Country Listing

Lebanon Table of Contents



By the mid-1980s, more than a decade of war had reduced drastically the authority and ability of the central government to enforce law and to implement justice. The unofficial militias and foreign occupying armies that governed much of Lebanon's civilian populace tended to enforce their own version of justice, without regard to the central government or legal norms. Nevertheless, Lebanese law still pertained in some limited venues. In 1987 Lebanon's police forces had been virtually assimilated into the armed forces and worked closely with the Syrian occupation force.

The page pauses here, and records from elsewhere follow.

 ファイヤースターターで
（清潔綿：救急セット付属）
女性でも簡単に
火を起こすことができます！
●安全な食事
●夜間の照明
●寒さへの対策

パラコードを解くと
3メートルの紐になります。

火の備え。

Under Lebanese law, a suspect must be arraigned before a committee composed of three judges and a prosecutor within fortyeight hours of being arrested. Nevertheless, government prosecutors sometimes held suspects for interrogation for indefinite periods of time without notifying judges. Every prisoner had the right to legal counsel, but there was no public defender's office. Bail was permitted in most cases. In practice and custom Lebanese law provided the right to a fair public trial, but many cases remained unadjudicated. Trial delays resulted from the difficulty of conducting investigations when most of the country remained outside government control, from a shortage of judges, and from the general breakdown in security. Courts existed in most parts of the country, but the disposition of criminal cases depended ultimately on the local power group. Militias frequently intervened to protect their members from prosecution and detention.

Common crime, to the extent that it could be distinguished from political violence, was rampant. In 1986 the Lebanese press described a surge in violent crime, including a rash of over eighty well-organized armed bank robberies in a two-year period and numerous kidnappings for ransom.

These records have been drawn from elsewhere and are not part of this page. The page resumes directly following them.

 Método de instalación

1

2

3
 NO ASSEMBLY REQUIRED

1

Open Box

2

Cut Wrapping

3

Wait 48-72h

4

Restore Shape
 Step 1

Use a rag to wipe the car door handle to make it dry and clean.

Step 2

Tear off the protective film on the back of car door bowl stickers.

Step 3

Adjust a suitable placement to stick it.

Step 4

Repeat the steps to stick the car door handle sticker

The definition of terrorism is fraught with controversy, particularly in the Middle Eastern context. But by almost any definition, Lebanon is an epicenter of terrorist activity. Assassination is an occupational hazard for politicians. The slaying of Prime Minister Karami on June 1, 1987, when a bomb exploded aboard his helicopter, was but another in a long string of political murders. Car bombings, known in the Lebanese lexicon as "canned death," were occurring almost on a daily basis. The United States embassy had twice been attacked by suicide truck-bombers. And the hijacking of TWA Flight 847 in June 1985 was only the most brazen of a long series of airliner hijackings originating in Beirut. Over the years, literally hundreds of groups have claimed responsibility for various acts of terrorism committed against civilian targets. Most of the names, however, were merely code words or noms de guerre meant to conceal the true identity of the organization behind the attack.

In the judgment of most informed observers, a few men or families have been responsible for masterminding the majority of terrorist operations. For example, the Lebanese Armed Revolutionary Faction, a terrorist organization that assassinated United States and Israeli officials in Western Europe in 1982 and 1984 and staged numerous other attacks, was revealed eventually to be run by a single Maronite extended family, the Abdallah clan from the northern Lebanese town of Al Qubayyat. In March 1987, ringleader George Ibrahim Abdallah was sentenced by a French court to life imprisonment. Likewise, virtually all of the Shia terrorist attacks against Western interests in Lebanon since 1982, claimed in the name of the Islamic Jihad Organization and a dozen other groups, have been attributed by intelligence experts to two related Shia families, the Mughniyyahs and the Musawis. Two leaders of these families, Imad Mughniyyah and Husayn al Musawi, were widely believed to be responsible for holding twenty-three Westerners hostage in 1987.